23. Senegal observed that if Guinea-Bissau were to challenge the decision of the Arbitration Tribunal on the merits, it would be raising a question excluded from the Court's jurisdiction by the terms of Senegal's declaration. According to Senegal, the dispute concerning the maritime delimitation was the subject of the Arbitration Agreement of 12 March 1985 and consequently fell into the category of disputes "in regard to which the parties have agreed to have recourse to some other method of settlement". Furthermore, in the view of Senegal, that dispute arose before 2 December 1985, the date on which Senegal's acceptance of the compulsory jurisdiction of the Court became effective, and is thus excluded from the category of disputes "arising after" that declaration.

24. However, the Parties were agreed that there was a distinction between the substantive dispute relating to maritime delimitation, and the dispute relating to the Award rendered by the Arbitration Tribunal, and that only the latter dispute, which arose after the Senegalese declaration, is the subject of the present proceedings before the Court. Guinea-Bissau also took the position, which Senegal accepted, that these proceedings were not intended by way of appeal from the Award or as an application for revision of it. Thus, both Parties recognize that no aspect of the substantive delimitation dispute is involved. On this basis, Senegal did not dispute that the Court had jurisdiction to entertain the Application under Article 36, paragraph 2, of the Statute. In the circumstances of the case the Court regards its jurisdiction as established.

[p. 80 Decl. Mbaye] I fail to see why the International Court of Justice should automatically constitute itself as a cour de cassation for all States having made declarations under Article 36, paragraph 2, of its Statute, with respect to all arbitral awards in cases to which those States are parties, even if the Court were each time to take care not to act as a court of appeal or as one revising the award. That the need to decide a "question of international law" has been raised is surely not sufficient justification for such an inroad into another means of settlement of disputes between States. To deny this would be to embark on an adventure which would have disastrous consequences not confined to arbitral decisions. The Court has fortunately refused to take this path.

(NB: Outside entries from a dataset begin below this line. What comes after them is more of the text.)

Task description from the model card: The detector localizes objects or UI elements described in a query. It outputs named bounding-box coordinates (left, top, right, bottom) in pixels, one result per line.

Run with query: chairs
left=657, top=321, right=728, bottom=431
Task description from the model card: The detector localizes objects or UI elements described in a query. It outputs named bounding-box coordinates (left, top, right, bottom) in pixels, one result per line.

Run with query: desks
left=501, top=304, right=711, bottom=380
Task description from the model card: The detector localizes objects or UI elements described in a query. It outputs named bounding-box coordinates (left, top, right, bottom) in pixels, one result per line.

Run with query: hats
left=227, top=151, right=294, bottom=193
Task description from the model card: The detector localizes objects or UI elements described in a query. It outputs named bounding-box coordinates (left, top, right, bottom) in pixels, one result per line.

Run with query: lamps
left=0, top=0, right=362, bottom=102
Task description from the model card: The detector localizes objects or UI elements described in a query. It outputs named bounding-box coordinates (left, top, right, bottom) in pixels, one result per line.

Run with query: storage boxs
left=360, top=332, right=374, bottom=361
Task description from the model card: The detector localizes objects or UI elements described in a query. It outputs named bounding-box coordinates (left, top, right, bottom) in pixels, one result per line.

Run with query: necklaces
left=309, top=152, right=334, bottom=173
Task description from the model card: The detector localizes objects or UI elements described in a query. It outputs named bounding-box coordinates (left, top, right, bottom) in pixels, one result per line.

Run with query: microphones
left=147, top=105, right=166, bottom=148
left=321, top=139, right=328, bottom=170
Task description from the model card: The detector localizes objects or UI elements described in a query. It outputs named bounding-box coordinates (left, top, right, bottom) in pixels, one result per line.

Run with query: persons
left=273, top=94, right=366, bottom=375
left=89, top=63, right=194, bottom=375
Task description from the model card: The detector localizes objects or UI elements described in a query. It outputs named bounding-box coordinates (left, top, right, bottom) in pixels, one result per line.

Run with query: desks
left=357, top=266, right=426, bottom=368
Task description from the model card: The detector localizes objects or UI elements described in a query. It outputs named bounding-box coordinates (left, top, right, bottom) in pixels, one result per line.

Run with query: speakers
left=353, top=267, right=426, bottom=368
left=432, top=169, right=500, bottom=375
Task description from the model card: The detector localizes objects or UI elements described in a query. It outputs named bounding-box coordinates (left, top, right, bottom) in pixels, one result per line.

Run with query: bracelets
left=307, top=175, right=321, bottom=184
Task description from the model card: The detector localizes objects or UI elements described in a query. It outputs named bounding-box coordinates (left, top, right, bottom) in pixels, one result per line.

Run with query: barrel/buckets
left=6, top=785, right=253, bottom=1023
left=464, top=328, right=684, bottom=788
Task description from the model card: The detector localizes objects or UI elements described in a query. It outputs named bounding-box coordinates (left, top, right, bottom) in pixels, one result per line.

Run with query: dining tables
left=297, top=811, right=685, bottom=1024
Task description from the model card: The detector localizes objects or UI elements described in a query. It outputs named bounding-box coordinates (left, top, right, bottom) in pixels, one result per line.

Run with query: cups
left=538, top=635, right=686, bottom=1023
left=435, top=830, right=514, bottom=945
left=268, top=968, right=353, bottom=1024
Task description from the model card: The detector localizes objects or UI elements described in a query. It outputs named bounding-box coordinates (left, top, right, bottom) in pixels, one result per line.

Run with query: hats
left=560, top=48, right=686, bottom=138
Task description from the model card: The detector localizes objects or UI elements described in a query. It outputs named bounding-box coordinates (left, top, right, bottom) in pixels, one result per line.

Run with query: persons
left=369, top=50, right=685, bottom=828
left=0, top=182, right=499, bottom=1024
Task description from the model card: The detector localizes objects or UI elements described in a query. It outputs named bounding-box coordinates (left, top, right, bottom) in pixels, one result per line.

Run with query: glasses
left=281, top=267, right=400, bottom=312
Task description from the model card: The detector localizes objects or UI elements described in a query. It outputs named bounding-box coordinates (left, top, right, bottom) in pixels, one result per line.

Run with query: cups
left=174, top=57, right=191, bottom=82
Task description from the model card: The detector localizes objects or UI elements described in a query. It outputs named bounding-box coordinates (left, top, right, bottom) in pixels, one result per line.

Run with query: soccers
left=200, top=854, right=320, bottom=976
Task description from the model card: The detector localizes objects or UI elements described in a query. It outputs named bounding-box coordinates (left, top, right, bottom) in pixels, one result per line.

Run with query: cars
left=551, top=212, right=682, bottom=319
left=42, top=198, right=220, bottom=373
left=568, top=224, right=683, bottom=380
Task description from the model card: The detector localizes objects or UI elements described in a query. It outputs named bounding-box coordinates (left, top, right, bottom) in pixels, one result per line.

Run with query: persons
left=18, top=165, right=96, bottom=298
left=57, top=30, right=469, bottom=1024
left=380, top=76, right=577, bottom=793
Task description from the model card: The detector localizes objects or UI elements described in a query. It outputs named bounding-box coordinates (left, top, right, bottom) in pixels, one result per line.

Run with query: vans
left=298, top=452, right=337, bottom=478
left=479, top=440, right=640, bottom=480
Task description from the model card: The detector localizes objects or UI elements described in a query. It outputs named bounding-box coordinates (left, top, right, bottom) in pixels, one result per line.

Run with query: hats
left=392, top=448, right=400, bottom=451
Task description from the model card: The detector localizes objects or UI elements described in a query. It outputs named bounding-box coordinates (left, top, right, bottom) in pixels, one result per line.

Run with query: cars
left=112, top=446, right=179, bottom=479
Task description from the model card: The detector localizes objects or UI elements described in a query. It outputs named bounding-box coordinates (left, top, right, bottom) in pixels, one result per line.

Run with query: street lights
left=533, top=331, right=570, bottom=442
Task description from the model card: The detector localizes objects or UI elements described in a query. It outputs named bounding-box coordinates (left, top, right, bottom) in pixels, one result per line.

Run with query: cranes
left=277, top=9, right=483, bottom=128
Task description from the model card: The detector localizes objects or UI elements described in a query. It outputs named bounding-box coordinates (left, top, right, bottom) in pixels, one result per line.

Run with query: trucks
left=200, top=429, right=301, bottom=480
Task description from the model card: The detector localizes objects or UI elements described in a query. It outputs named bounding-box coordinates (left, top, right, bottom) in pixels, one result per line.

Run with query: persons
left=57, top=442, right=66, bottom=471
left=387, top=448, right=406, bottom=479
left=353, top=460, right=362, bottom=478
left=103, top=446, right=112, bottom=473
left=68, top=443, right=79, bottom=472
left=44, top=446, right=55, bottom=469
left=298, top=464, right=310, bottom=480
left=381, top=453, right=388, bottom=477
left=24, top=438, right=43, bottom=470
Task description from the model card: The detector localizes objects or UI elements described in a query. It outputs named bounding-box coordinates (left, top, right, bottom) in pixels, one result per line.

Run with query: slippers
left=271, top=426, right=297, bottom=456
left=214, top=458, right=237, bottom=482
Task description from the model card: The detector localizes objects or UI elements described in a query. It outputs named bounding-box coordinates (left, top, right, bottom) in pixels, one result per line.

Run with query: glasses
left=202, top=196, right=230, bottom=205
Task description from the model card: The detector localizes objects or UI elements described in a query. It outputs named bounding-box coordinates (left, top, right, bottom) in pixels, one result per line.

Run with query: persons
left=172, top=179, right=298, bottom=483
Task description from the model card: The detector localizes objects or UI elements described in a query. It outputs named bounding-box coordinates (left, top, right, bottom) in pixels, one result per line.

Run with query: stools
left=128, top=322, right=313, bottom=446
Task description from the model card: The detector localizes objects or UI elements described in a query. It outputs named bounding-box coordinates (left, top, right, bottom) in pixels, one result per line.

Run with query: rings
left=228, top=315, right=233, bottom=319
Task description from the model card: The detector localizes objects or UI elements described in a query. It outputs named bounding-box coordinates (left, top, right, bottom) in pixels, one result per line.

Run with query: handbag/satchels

[p. 88 S.O. Oda] Guinea-Bissau found it appropriate to put to the Court a question as to whether the 1989 Award (which in any event did not settle the dispute) was existent or not, valid or null and void. But whatever judgment might have been given by the Court in the present case (in fact the submissions of Guinea-Bissau are rejected in the present Judgment) - in other words, even if the Court had declared the Arbitral Award nonexistent or null and void -, the positions of Guinea-Bissau and Senegal, or their interests and rights relating to the boundary of the exclusive economic zones, could not have been affected.

[p. 92 S.O. Lachs] In this regard, the Court's exercise of its competence to deal with the specific submissions did not, in my view, prevent it from proceeding to closer analysis, without in any way encroaching upon the substance of the issues which it had been for the Arbitration Tribunal alone to decide. A complaint of nullity does not in itself debar the court dealing with it from lifting the veil on matters of competence and substance, provided they are germane to the issue of validity, since the handling of such matters, as distinct from procedural issues of a purely formal nature, may in fact lie at the heart of the complaint. The Court was not precluded from making comments in keeping with its position as a guardian of the standards of judicial decision-making, and thus performing a signal service to the sister institution of arbitration.